Wem eine Chevrolet Corvette Z06 zu teuer und vielleicht auch zu radikal ist, die Serienversion C7 Stingray aber zu lahm, der kann künftig auf das Performance-Modell Corvette Grand Sport zurückgreifen. Überraschend für ein Sportmodell: In Sachen Leistung hat Chevrolet keine Schippe draufgelegt. Die Corvette Grand Sport nutzt den serienmäßigen 6,2-Liter-V8 mit 466 PS aus der zivilen Corvette C7. Dafür haben die Ingenieure Fahrwerk und Karosserie so weit optimiert, dass Hobby-Rennfahrer voll auf ihre Kosten kommen dürften.

Chevrolet Corvette Grand Sport: Bereit für die Kurvenhatz

Die Modifikationen am Chassis und dem Kühlsystem sowie die Performance-Ausstattung hat die Corvette Grand Sport vom brachialen Topmodell Z06 übernommen.

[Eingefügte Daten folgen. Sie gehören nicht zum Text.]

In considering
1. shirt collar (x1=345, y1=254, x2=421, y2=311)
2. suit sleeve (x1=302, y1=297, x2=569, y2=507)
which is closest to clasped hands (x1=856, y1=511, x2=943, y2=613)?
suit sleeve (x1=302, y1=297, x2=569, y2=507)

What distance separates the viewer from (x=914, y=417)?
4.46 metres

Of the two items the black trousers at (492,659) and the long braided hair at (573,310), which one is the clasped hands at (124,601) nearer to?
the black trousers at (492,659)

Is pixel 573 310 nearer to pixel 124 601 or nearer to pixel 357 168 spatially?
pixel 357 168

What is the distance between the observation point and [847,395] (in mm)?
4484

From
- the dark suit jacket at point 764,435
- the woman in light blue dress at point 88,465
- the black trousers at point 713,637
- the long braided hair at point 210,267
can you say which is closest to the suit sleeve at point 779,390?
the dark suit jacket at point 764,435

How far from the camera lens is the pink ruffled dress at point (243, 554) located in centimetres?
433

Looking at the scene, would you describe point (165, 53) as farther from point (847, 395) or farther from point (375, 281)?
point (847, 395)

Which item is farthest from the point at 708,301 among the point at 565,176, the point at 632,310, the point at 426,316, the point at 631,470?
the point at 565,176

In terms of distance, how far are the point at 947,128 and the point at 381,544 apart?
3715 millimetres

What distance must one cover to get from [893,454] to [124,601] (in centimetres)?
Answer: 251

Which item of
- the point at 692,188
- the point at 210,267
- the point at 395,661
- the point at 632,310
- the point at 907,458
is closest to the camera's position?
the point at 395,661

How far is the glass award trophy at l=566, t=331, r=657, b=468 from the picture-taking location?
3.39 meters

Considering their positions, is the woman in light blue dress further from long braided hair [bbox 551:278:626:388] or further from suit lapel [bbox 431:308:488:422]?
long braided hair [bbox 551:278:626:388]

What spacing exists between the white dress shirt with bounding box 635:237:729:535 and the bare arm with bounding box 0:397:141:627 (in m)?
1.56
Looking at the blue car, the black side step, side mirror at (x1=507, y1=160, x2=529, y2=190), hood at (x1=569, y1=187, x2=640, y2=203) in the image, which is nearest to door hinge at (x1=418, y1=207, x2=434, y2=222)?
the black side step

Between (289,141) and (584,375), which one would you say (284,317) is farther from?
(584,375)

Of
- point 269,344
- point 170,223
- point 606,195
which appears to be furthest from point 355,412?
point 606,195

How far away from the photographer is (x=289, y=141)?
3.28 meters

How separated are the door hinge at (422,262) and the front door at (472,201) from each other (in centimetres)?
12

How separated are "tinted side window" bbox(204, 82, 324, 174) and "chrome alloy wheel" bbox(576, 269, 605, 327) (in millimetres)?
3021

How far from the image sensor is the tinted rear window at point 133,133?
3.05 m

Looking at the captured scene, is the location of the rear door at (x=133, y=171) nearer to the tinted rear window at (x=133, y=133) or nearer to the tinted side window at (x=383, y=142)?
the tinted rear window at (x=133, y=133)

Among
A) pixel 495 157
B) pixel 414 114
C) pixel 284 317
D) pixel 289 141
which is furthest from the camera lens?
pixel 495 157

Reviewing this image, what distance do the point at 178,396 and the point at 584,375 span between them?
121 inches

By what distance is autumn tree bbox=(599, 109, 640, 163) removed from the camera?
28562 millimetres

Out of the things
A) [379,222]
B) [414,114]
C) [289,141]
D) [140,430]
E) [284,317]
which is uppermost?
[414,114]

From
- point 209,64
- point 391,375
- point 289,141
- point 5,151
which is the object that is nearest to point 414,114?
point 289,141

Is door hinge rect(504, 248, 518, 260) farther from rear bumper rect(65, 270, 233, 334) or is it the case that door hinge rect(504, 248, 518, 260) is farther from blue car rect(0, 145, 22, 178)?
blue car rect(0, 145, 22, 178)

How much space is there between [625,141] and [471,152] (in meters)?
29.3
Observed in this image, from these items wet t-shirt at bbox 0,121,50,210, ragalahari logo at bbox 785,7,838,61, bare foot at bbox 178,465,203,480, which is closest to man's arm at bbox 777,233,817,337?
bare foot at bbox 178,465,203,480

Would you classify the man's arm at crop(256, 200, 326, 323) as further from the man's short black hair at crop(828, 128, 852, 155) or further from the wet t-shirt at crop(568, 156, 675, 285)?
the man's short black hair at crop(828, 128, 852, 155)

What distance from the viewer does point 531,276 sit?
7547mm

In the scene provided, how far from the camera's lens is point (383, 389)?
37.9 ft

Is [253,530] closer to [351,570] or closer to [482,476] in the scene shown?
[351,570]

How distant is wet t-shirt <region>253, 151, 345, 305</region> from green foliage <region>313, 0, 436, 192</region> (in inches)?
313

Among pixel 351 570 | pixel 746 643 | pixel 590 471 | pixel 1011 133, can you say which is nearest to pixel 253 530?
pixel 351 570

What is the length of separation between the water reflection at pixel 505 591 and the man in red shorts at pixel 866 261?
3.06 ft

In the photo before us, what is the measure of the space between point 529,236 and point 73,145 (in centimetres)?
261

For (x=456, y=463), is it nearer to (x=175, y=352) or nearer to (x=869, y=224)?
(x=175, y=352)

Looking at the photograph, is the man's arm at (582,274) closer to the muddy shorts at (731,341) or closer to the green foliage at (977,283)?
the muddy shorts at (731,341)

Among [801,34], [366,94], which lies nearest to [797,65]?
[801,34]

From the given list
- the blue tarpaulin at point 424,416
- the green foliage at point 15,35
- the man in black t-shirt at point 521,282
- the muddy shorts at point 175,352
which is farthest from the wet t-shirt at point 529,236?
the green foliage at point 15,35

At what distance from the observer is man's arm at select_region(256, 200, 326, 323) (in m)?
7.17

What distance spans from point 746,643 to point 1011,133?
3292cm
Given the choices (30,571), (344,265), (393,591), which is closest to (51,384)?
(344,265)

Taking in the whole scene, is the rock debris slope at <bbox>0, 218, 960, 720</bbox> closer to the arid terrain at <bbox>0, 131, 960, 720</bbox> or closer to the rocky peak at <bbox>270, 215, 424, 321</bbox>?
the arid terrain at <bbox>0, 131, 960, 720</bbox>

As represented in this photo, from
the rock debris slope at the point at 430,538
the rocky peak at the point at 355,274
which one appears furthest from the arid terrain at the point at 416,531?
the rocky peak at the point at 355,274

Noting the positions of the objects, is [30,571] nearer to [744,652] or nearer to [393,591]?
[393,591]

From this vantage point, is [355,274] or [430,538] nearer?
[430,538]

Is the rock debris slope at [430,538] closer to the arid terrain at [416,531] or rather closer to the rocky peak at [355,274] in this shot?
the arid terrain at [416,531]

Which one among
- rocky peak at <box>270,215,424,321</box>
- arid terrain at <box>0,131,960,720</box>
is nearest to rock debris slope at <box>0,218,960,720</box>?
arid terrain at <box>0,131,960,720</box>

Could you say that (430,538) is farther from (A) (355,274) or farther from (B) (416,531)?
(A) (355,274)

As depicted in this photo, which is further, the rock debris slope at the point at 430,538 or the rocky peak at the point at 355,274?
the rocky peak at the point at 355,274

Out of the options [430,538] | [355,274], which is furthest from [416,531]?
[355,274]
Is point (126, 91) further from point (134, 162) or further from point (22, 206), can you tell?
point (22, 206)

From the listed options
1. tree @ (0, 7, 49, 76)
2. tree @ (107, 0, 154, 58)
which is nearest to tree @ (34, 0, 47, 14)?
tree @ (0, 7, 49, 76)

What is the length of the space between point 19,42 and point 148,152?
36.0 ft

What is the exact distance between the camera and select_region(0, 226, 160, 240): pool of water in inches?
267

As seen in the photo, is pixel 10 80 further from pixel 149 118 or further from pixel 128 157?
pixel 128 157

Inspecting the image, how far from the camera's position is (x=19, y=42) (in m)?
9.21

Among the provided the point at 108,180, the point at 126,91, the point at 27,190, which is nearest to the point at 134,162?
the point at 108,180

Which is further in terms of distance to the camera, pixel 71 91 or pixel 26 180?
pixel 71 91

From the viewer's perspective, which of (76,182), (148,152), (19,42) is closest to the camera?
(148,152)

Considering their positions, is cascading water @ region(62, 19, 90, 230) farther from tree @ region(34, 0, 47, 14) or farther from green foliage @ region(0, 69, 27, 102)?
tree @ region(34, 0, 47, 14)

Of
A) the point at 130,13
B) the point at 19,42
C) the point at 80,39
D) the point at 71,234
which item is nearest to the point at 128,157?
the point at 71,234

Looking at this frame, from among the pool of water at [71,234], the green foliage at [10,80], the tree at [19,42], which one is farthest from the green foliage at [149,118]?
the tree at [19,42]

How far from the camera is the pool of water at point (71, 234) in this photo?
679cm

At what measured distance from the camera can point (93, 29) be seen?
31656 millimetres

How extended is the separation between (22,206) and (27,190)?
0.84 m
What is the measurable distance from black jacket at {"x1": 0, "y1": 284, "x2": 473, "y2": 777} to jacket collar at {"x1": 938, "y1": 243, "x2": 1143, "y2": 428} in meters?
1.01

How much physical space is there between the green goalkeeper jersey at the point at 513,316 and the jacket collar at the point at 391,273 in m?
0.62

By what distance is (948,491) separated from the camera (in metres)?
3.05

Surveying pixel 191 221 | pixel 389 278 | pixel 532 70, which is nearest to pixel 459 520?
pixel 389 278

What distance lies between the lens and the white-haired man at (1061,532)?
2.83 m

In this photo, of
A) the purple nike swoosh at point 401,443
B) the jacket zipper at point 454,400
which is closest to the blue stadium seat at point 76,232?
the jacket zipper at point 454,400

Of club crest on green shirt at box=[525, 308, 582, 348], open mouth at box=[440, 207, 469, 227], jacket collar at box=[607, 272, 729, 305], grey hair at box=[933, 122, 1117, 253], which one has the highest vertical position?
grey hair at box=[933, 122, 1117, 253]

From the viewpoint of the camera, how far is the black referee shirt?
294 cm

Dazu gehören unter anderem eine Carbon-Keramik-Bremsanlage von Brembo, Sportreifen vom Typ "Michelin Sport Cup 2" und ein umfangreiches Aerodynamik-Paket. Die speziellen "Grand Sport"-Leichtmetallfelgen messen vorne 19, hinten 20 Zoll und finden in den neuen, dezent verbreiterten Radkästen ihren Platz. Ein Sperrdifferenzial soll dafür sorgen, dass die Kraft an den Hinterrädern nicht in Rauch aufgeht, überarbeitete Stabilisatoren die Straßenlage verbessern.

Für den Gangwechsel zeichnet entweder ein manuelles Siebengang-Getriebe oder auf Wunsch eine Achtgang-Automatik mit Schaltpaddles am Lenkrad verantwortlich. Die Corvette Grand Sport soll im September 2016 als Coupé und auch als Cabrio auf den Markt kommen. Preise hat Chevrolet bisher keine genannt.